- **DIRECTIONS FOR THIS TASK**
Pull every line containing the word "transformadas" from the records.

- **DATA PROVIDED**
- Opening Delimiter -

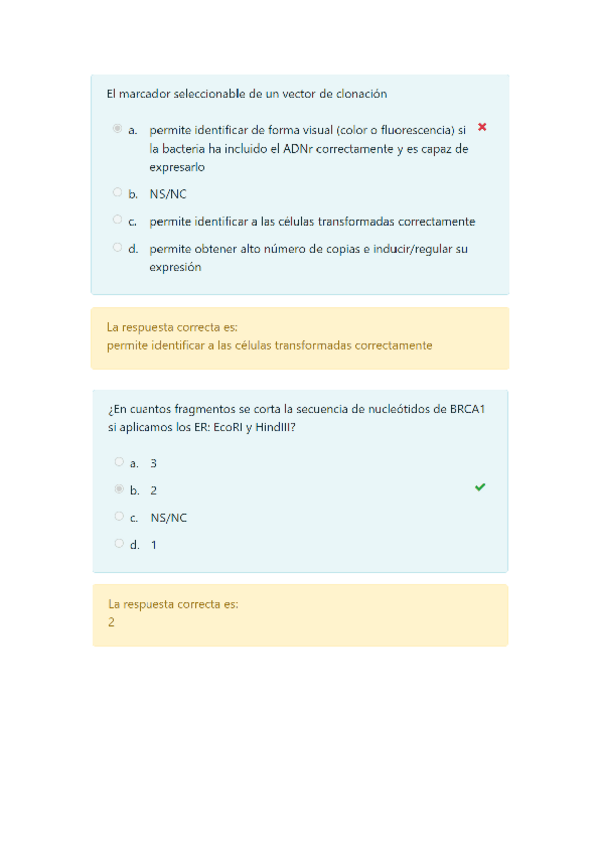 El marcador seleccionable de un vector de clonación

a. permite identificar de forma visual (color o fluorescencia) si la bacteria ha incluido el ADNr correctamente y es capaz de expresarlo

b. NS/NC

c. permite identificar a las células transformadas correctamente

d. permite obtener alto número de copias e inducir/regular su expresión

La respuesta correcta es:
permite identificar a las células transformadas correctamente

¿En cuantos fragmentos se corta la secuencia de nucleótidos de BRCA1 si aplicamos los ER: EcoRI y HindIII?

a. 3

b. 2

c. NS/NC

d. 1

La respuesta correcta es:
2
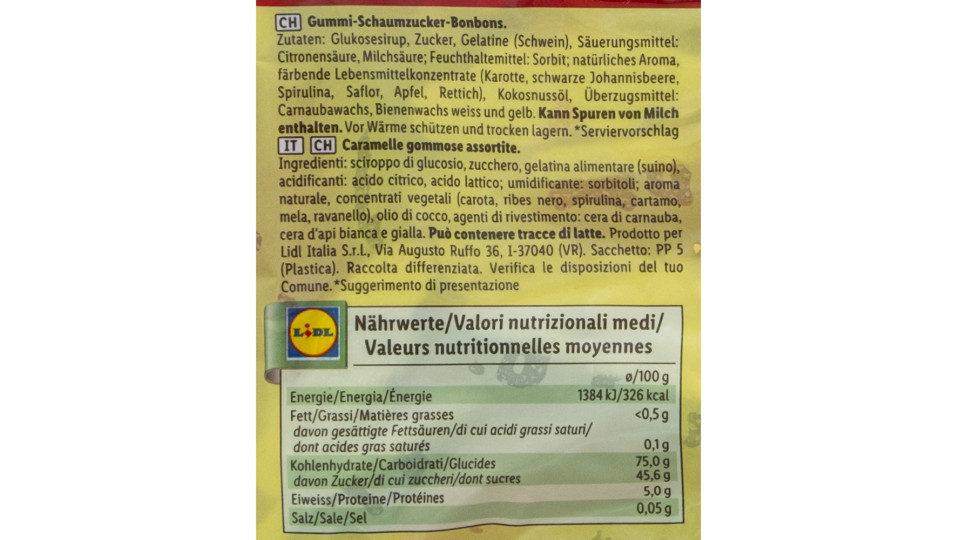 CH Gummi-Schaumzucker-Bonbons.

Zutaten: Glukosesirup, Zucker, Gelatine (Schwein), Säuerungsmittel: Citronensäure, Milchsäure; Feuchthaltemittel: Sorbit; natürliches Aroma, färbende Lebensmittelkonzentrate (Karotte, schwarze Johannisbeere, Spirulina, Saflor, Apfel, Rettich), Kokosnussöl, Überzugsmittel: Carnaubawachs, Bienenwachs weiss und gelb. Kann Spuren von Milch enthalten. Vor Wärme schützen und trocken lagern. *Serviervorschlag

IT CH Caramelle gommose assortite.

Ingredienti: sciroppo di glucosio, zucchero, gelatina alimentare (suino), acidificanti: acido citrico, acido lattico; umidificante: sorbitoli; aroma naturale, concentrati vegetali (carota, ribes nero, spirulina, cartamo, mela, ravanello), olio di cocco, agenti di rivestimento: cera di carnauba, cera d'api bianca e gialla. Può contenere tracce di latte. Prodotto per Lidl Italia S.r.L., Via Augusto Ruffo 36, I-37040 (VR). Sacchetto: PP 5 (Plastica). Raccolta differenziata. Verifica le disposizioni del tuo Comune. *Suggerimento di presentazione

LIDL

Nährwerte/Valori nutrizionali medi/
Valeurs nutritionnelles moyennes

| | ø/100 g |
|---|---|
| Energie/Energia/Énergie | 1384 kJ/326 kcal |
| Fett/Grassi/Matières grasses | <0,5 g |
| davon gesättigte Fettsäuren/di cui acidi grassi saturi/ dont acides gras saturés | 0,1 g |
| Kohlenhydrate/Carboidrati/Glucides | 75,0 g |
| davon Zucker/di cui zuccheri/dont sucres | 45,6 g |
| Eiweiss/Proteine/Protéines | 5,0 g |
| Salz/Sale/Sel | 0,05 g |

- Closing Delimiter -

- **THE COMPLETED TASK**
c. permite identificar a las células transformadas correctamente
permite identificar a las células transformadas correctamente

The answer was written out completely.